In a perfect world, that’s surely true, just as it’s also true that the cheapest response to a catastrophe is to prevent it in the first place. But in this world, vulnerable people are already being affected by disruption. They need practical, if imperfect, adaptations now, if they are ever to get the just and moral future they deserve tomorrow.
Unfortunately, the sustainability movement’s politics, not to mention its marketing, have led to a popular misunderstanding: that a perfect, stasis-under-glass equilibrium is achievable. But the world doesn’t work that way: it exists in a constant disequilibrium — trying, failing, adapting, learning and evolving in endless cycles. Indeed, it’s the failures, when properly understood, that create the context for learning and growth. That’s why some of the most resilient places are, paradoxically, also the places that regularly experience modest disruptions: they carry the shared memory that things can go wrong.
“Resilience” takes this as a given and is commensurately humble. It doesn’t propose a single, fixed future. It assumes we don’t know exactly how things will unfold, that we’ll be surprised, that we’ll make mistakes along the way. It’s also open to learning from the extraordinary and widespread resilience of the natural world, including its human inhabitants, something that, counterintuitively, many proponents of sustainability have ignored.
My sense is that many think about the social business in a similar way: they imagine a collection of tools and techniques that allow the company to sustainably connect to its community of customers, partners, and even competitors, and to effectively support critical business processes. A pretty picture, with all the cogs connected in a humming, whirring machine of steady-state production.

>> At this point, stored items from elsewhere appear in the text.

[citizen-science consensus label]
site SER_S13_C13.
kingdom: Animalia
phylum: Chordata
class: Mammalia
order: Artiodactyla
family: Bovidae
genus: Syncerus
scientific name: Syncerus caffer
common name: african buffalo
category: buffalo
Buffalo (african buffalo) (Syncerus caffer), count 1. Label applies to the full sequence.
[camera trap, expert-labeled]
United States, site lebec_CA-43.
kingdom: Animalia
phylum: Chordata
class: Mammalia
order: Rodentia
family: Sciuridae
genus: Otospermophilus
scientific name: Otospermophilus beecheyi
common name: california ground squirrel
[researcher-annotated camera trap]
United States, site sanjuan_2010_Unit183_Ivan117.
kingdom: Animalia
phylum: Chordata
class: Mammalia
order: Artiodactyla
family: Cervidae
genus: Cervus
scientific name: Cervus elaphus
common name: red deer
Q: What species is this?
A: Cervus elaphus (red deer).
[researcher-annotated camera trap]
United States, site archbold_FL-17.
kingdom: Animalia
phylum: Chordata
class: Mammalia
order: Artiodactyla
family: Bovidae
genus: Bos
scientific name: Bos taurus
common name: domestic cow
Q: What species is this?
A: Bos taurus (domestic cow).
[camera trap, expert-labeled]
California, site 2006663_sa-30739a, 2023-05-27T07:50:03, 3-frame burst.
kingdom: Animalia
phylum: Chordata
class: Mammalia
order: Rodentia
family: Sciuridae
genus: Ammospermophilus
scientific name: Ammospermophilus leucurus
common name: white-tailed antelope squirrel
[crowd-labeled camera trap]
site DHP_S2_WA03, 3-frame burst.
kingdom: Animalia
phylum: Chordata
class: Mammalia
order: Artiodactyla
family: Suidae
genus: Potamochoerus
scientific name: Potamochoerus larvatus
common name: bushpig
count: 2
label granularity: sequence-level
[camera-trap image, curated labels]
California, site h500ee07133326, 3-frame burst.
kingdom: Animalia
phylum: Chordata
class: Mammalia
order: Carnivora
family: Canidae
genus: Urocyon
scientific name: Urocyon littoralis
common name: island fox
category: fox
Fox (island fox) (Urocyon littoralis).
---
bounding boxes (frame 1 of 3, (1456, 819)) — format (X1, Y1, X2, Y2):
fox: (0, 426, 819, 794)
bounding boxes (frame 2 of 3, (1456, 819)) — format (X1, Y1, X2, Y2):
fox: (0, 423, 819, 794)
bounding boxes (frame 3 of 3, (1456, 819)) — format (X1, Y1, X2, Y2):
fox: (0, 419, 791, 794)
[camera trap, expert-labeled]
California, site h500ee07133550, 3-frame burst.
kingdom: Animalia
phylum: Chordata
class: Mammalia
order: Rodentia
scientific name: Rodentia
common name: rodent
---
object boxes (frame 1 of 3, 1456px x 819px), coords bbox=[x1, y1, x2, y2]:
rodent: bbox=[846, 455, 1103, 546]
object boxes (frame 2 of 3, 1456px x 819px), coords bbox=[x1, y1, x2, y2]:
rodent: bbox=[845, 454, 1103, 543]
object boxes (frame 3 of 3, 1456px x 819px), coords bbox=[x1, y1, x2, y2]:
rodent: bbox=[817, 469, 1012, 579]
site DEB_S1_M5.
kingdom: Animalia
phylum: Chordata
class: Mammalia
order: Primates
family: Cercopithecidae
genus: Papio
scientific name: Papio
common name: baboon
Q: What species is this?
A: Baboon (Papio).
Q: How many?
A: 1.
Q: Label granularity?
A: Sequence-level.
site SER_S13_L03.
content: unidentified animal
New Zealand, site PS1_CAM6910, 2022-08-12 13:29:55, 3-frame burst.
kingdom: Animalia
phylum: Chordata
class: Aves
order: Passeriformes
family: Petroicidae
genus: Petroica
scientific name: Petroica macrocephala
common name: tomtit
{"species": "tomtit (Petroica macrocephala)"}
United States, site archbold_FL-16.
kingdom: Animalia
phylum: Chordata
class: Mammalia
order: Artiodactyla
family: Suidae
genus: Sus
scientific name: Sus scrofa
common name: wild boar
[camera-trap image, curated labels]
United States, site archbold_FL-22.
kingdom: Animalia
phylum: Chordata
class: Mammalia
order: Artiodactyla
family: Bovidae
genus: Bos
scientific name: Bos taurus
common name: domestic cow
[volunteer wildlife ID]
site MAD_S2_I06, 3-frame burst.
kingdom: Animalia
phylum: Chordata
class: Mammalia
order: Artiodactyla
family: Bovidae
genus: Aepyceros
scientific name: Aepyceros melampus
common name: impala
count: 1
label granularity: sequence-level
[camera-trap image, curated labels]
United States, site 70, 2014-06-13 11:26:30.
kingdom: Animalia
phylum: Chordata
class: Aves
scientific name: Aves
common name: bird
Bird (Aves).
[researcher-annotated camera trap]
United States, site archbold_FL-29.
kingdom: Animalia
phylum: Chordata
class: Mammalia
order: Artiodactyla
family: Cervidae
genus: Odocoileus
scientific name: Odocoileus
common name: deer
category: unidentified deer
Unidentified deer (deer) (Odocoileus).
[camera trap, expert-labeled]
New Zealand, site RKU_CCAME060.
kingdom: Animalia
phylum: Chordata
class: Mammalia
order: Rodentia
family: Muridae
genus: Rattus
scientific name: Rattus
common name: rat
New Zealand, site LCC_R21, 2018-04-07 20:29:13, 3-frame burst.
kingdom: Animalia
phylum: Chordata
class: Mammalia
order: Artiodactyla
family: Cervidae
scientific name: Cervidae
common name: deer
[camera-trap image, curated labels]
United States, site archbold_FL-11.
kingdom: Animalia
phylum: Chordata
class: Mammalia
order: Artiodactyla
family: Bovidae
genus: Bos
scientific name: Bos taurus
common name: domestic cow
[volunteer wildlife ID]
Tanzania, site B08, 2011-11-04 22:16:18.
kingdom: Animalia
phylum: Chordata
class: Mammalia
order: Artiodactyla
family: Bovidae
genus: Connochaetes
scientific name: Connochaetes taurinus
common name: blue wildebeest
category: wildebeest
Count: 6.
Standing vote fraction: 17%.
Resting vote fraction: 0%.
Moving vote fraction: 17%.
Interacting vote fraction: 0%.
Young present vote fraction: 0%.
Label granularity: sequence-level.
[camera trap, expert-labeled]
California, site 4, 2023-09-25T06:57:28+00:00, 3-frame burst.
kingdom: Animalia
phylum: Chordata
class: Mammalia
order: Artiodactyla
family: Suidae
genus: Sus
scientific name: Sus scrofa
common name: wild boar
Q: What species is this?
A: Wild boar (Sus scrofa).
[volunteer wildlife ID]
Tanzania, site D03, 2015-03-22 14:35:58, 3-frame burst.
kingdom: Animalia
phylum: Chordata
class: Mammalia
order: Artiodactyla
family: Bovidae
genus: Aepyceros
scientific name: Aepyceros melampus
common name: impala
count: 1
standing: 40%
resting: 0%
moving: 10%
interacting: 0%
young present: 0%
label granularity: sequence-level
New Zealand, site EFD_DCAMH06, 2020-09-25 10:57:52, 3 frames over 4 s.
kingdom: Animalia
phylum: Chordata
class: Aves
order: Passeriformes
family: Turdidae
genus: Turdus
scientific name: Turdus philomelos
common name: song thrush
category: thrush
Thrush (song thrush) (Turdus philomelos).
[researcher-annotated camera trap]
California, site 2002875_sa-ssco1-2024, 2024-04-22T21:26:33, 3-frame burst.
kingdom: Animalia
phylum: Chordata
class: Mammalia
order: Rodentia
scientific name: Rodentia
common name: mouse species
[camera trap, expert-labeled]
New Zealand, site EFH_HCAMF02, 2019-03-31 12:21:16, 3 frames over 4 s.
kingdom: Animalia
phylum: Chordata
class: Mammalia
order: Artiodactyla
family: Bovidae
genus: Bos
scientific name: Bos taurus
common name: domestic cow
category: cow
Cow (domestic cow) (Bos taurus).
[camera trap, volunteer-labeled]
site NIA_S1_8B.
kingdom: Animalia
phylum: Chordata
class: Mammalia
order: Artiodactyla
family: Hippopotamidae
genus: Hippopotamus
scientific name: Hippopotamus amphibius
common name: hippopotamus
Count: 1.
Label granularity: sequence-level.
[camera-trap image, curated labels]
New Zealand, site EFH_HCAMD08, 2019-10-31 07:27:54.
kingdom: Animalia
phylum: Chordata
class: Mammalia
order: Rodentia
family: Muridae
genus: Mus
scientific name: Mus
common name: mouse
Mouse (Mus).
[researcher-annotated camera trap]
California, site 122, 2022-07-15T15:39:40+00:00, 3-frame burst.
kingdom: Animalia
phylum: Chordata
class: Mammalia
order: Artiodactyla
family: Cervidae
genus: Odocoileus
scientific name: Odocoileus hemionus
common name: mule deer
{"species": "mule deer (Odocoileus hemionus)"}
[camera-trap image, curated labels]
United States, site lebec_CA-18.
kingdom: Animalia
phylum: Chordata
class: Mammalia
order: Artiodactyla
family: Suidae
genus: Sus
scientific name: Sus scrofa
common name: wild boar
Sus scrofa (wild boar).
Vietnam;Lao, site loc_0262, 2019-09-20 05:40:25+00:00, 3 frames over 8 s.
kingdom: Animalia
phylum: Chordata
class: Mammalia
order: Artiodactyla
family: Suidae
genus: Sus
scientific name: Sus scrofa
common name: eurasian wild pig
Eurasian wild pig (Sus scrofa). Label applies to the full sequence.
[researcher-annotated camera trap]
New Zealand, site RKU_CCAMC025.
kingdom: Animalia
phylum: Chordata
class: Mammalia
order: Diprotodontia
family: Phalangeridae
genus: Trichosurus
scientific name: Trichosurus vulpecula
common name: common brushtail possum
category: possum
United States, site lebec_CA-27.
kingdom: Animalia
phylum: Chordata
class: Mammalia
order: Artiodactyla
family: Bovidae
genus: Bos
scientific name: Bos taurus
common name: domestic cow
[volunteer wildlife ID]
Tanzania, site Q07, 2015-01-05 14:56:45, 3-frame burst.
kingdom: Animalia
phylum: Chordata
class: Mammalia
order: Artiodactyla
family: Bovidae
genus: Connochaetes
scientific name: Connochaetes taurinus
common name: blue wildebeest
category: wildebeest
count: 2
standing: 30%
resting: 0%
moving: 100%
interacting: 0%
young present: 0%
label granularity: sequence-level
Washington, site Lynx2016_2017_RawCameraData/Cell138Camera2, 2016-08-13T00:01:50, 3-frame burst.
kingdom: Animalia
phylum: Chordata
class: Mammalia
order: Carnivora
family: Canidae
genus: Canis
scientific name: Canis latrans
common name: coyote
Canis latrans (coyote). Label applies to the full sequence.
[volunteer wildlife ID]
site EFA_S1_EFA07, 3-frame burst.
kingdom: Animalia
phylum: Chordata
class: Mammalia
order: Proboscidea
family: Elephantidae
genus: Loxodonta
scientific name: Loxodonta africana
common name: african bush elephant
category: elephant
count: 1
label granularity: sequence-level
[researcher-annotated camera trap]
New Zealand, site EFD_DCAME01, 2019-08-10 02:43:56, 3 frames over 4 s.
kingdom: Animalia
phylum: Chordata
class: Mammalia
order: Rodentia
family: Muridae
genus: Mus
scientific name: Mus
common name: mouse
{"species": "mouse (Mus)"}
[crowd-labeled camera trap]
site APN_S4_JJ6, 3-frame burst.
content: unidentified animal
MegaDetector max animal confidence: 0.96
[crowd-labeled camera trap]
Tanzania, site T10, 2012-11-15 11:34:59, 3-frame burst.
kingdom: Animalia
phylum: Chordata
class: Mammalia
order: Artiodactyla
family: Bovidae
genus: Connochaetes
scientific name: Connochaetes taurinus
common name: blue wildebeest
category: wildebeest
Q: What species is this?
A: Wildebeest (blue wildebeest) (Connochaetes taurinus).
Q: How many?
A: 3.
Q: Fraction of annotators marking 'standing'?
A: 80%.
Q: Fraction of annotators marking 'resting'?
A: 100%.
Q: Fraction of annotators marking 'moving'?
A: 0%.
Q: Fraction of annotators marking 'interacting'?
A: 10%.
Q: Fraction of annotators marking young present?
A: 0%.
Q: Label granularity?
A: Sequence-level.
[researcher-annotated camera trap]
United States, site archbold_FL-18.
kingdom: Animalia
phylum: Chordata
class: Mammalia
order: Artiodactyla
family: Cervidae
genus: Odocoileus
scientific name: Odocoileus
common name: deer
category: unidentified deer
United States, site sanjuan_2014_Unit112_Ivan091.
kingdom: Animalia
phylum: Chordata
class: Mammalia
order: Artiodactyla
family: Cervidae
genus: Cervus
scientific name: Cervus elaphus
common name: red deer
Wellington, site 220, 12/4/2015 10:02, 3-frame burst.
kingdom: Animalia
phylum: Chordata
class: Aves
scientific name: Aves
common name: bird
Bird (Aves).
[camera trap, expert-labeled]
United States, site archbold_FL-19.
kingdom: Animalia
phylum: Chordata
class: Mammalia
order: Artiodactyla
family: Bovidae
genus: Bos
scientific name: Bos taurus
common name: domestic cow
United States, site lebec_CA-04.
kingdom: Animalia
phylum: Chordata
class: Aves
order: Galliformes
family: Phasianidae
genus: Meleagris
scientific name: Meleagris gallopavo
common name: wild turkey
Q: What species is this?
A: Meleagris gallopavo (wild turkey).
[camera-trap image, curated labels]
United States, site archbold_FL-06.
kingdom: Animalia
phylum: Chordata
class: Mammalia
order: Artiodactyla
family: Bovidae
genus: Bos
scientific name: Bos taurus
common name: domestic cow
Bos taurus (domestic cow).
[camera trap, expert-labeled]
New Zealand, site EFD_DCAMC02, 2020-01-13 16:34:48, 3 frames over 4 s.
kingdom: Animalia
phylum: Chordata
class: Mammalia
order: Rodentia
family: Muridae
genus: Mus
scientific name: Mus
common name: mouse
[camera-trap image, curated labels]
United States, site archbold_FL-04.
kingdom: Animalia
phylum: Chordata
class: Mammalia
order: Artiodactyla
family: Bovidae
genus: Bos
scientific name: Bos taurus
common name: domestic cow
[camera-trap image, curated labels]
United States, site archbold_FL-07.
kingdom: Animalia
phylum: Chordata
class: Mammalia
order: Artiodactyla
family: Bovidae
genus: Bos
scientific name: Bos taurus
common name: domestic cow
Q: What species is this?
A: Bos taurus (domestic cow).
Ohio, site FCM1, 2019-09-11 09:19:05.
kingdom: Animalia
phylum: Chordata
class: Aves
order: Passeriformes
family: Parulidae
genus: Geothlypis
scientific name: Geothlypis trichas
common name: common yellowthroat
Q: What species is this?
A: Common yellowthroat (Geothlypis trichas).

But instead, I think we have to move past this conception of social business, and set a much higher bar. First of all, we have strayed into economic times that bear a striking resemblance to today’s increasingly energetic and unstable climate. We’ve moved into a new era, the Postnormal, where many of the premises of 20th century business have already been overturned. Consider the rise of freelancers and the decline of life-long employment, the work-anywhere-anytime lifestyle, the offshoring and ephemeralization of work, and the decreasing half-life of businesses. We have not reached a steady state given these forces on the world of work, and we shouldn’t expect to in any near future that could be extrapolated.
So, when thinking about the role and application of social tools in today business context, we should drop the premise of getting the business to a steady state. Instead, we have to develop tools and techniques that will help the company deal with turbulence, to help teams grapple with uncertainty, and help each user recover from adversity and conflict. These tools will be judged by the degree to which they confer a greater degree of resilience on their users and the businesses that have adopted them, not how smoothly well-defined business processes will run.